異国少女/ベクター皇子

ふわふわした白い髪が、いまは汗に濡れて額にじっとりと張り付いている。はぁ、と小さく抑えた吐息が耳にかかって心地いい。首筋を伝う汗が蝋燭の灯りを反射し、玉のように輝く。折れそうなほど細い腰に腕を回し、互いの心音が伝わるほどに密着する。
以前ほど嫌がる素振りは見せない。再び、あの場所に棄てられるのが怖いのだろう。恐怖からの従順さだとて構わない。今更他人からの好意なんて期待しない。あの時はこいつが嫌だ嫌だと叫んで罵詈雑言を浴びせたから、性交の最中だったが、こいつが何処ぞの盗賊に犯されていた、正にその場所へ棄てさせたのだった。
***を見つけた国の外れの荒れ地、あそこへは本当に偶然向かったのだった。単に海が見たかった。いずれ周辺国を陥落した後、遥か海を越えて支配を広げる。見ておいてもいいだろうと海を臨む岬へと向かう、その道中だった。他人の性交ほど醜いものは無い。男は首を撥ねるのも面倒で家臣どもに命じて殺した。女相手に躊躇ったのか、一人の兵士が殺すか否か確認してきた。
なぜあの時殺してしまわなかったのか。不快な場を演じた一人のお前が、俺の気まぐれで命を繋いだのだ。その命を俺のものとしておかしい事があるだろうか。
熟れた果実の色をした唇を、酷薄だと評された自身の薄い唇で塞ぐ。吐息と嗚咽の吐き合いだ。「ふ、…ぐう、……っ、」挿し入れた舌を、舌で押し返された。一瞬だけ応じてくれたのかと期待した。人間に期待など!下らない感情だ、だがしかし、恋慕というより一層不合理な感情を否定出来ないのもまた事実だ。恋愛とは他人に、自分と同じ気持ちを求める事。相手から差し出すのを待つとは、期待そのものではないか。俺はそんな悠長な人間ではない。国を支配する者として常に先手を打ってきた。支配されないためには支配すること、殺されぬためには殺すこと。当たり前のようで、常人には出来ない。だから国の勢力を拡大し、海の向こうまでも我が手にした。

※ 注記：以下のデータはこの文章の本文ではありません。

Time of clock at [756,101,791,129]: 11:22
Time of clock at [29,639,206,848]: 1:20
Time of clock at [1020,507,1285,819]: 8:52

それなのに、こいつは支配しても奪う事が出来ない。唇を擦り合わせ、熱を与えれば怯えた色の瞳でこちらを、いや、俺を透かして何処かを見ている。下唇を噛んでやる。ぷち、と弾けるような感覚がした。

「いっ、……」
上げかけた声を慌てて抑える。黙っていろと命令した覚えはないのに。唇を離し、舌先で切れた箇所だけを前後になぞる。錆びの匂いが鼻腔を突き、奥歯が浮く。舌に絡ませた血液と唾液をたっぷりと馴染ませ嚥下する。喉を過ぎる時に錆の匂いが一層濃くなった気がした。不快感が快感に変わる瞬間に、再び深く口付けをした。狂気と背徳が至高の悦楽を生み出す。傷をちゅ、と吸って顔を上げる。
「……唇。」
「く、ち、び、る…」
なぞり乍ら呟く。何度も何度も、教えた。知能は十分にあるというのに、言葉を知らないが為に白痴のようだ。言語体系が全く異なる国から来たらしい。生憎、家臣の中にはこいつの言葉を充分に解する者がいなかった。故郷の言葉を話す姿とこの国の言葉をぽつぽつと話す姿。急に白痴になったかのような姿が滑稽で愛おしい。脳の真っ新な部分に言葉を一つ一つ打ち込んでいく。お前は大嫌いな俺から与えられる教育を受けざるを得ない。いまは此処が何処かすら確かめることも出来ていないのだから。いつか来る逃亡の好機に備えているんだろう?こいつは決して愚かではない。目を離したときにふと表れる表情は鋭利な刃物のように美しい。何も知らぬ少女というわけではないのだろう。恐らくは生き延びるために狡猾、奸智を身につけた女だ。こうして性交中に白痴のような反応を示すのも俺を油断させるため。だが、此方の方が一枚上手だ。巧く隠したつもりだろうが、お前の剣を収める鞘を砕き、刃をじっくりと溶かしてやろう。